GARFIELD COUNTY, Okla. (KFOR) – Being the Sheriff in a county of more than 1,000 square miles and with a population exceeding 60,000 people, Cory Rink treats his job with due respect.

He knows a lot can happen once he puts on the uniform and heads out the door.

He is like a lot of other sheriffs in that respect, but it’s his occasional ride that sets him apart and links him to another generation of lawmen who drove the unpaved roads of Oklahoma.

One of his deputies, a few months after swearing in, found a 1965 Ford Galaxie 500 police car. It came with a working bubble light on top, a cage for the back seat, working spotlight, even a working siren.

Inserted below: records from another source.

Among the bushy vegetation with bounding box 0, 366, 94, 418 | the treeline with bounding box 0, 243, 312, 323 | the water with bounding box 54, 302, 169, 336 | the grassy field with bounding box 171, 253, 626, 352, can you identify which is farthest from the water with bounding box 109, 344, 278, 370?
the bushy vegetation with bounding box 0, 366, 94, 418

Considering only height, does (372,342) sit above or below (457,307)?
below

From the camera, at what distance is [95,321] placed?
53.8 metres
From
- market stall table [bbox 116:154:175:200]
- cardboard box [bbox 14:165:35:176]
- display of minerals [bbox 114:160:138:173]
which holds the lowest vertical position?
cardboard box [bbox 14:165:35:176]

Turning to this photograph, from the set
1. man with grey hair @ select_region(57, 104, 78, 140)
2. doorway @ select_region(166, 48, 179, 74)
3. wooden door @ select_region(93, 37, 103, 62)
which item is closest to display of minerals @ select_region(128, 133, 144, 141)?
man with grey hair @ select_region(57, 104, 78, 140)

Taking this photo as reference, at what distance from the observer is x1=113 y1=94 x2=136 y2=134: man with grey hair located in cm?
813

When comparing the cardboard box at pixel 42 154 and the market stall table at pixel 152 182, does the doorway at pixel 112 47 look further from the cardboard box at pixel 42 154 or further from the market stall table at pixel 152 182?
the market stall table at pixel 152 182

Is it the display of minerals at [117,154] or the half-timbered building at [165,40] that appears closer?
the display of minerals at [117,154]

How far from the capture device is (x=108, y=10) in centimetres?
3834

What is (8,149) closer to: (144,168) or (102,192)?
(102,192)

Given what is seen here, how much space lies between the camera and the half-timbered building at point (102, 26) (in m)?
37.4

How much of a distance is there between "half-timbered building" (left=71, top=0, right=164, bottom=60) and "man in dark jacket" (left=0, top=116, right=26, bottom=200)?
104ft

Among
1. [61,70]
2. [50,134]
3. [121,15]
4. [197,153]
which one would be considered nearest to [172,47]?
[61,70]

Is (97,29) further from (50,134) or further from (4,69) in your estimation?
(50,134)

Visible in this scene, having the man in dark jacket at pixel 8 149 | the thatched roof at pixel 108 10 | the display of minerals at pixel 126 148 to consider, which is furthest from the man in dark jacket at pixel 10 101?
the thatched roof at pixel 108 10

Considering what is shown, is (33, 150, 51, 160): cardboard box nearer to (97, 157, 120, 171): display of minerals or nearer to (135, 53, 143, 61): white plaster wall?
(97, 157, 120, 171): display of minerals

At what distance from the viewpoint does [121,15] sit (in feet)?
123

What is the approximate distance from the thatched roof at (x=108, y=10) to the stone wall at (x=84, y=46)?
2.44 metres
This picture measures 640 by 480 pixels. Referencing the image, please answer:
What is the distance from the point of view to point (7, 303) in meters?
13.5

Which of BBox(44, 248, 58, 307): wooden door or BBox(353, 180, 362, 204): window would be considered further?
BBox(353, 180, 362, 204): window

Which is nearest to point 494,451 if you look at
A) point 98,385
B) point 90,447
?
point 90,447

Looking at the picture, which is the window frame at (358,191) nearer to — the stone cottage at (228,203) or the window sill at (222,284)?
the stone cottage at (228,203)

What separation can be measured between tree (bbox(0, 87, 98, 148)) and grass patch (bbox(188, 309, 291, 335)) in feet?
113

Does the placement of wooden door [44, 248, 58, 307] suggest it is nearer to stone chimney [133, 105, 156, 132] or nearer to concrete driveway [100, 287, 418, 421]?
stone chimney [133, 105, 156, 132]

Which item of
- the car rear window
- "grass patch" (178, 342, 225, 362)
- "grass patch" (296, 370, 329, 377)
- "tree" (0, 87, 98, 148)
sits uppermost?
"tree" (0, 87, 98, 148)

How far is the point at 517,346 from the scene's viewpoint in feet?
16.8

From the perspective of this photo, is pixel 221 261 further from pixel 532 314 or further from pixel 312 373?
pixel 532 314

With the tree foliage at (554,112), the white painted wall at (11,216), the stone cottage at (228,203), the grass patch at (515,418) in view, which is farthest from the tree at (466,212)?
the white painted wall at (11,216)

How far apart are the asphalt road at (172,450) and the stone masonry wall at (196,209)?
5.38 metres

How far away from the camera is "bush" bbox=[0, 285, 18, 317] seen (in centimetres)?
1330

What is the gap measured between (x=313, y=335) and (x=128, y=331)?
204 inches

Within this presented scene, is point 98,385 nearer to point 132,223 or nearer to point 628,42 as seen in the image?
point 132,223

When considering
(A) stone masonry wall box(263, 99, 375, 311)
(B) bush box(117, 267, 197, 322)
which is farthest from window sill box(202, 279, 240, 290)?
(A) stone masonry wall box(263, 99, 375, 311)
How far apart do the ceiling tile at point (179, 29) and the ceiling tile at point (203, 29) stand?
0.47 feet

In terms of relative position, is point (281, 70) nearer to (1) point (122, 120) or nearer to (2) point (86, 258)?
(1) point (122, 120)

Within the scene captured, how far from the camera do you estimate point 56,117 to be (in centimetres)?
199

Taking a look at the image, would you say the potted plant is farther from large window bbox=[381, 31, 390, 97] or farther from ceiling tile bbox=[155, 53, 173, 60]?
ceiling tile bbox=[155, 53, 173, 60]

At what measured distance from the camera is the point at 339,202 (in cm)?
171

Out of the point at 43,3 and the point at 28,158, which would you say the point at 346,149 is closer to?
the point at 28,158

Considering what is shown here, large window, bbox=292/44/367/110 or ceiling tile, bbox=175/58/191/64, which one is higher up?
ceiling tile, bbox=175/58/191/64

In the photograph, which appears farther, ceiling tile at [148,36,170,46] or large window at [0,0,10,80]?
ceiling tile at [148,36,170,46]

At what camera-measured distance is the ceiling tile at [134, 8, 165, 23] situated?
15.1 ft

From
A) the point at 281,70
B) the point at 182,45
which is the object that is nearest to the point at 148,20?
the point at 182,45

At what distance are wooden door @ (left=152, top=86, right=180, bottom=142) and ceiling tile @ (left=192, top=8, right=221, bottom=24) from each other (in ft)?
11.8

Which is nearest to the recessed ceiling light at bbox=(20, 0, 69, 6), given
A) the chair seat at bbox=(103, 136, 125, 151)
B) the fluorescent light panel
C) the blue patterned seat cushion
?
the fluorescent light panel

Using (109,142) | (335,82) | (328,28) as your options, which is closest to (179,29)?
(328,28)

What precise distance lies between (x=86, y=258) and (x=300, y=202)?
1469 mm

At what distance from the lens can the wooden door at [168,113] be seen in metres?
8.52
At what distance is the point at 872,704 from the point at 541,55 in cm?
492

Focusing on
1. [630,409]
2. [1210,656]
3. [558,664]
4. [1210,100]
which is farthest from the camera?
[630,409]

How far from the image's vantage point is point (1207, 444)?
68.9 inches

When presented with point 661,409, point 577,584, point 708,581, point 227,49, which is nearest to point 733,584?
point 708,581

He couldn’t resist. The car, purchased with his own paycheck, doesn’t see regular duty.

Rink drives it slow for parades and on sunny weekend patrols in quiet towns like Covington, Oklahoma where it rides extra smooth on the old brick streets.

He has covered a few traffic stops, and one arrest. A man with warrants out for his arrest got really excited about the prospect of riding to jail in the back of this old car only to be disappointed.

The old ‘iron bar hotel’ in Covington dates back to the early 1900’s when county deputies patrolled on horseback, but it’s possible that a car very much like Rink’s Galaxie 500 could have delivered a detainee back in the mid-60’s to early 70’s.

No one would have looked twice to see something like that back then.

These days, the most famous sheriff’s car in the state gets more than its share.

Rink’s ’65 Galaxie has 97,000 miles on the odometer. He says experts have told him the car probably served at least part of its life as a police patrol car because of some extra performance equipment under the hood.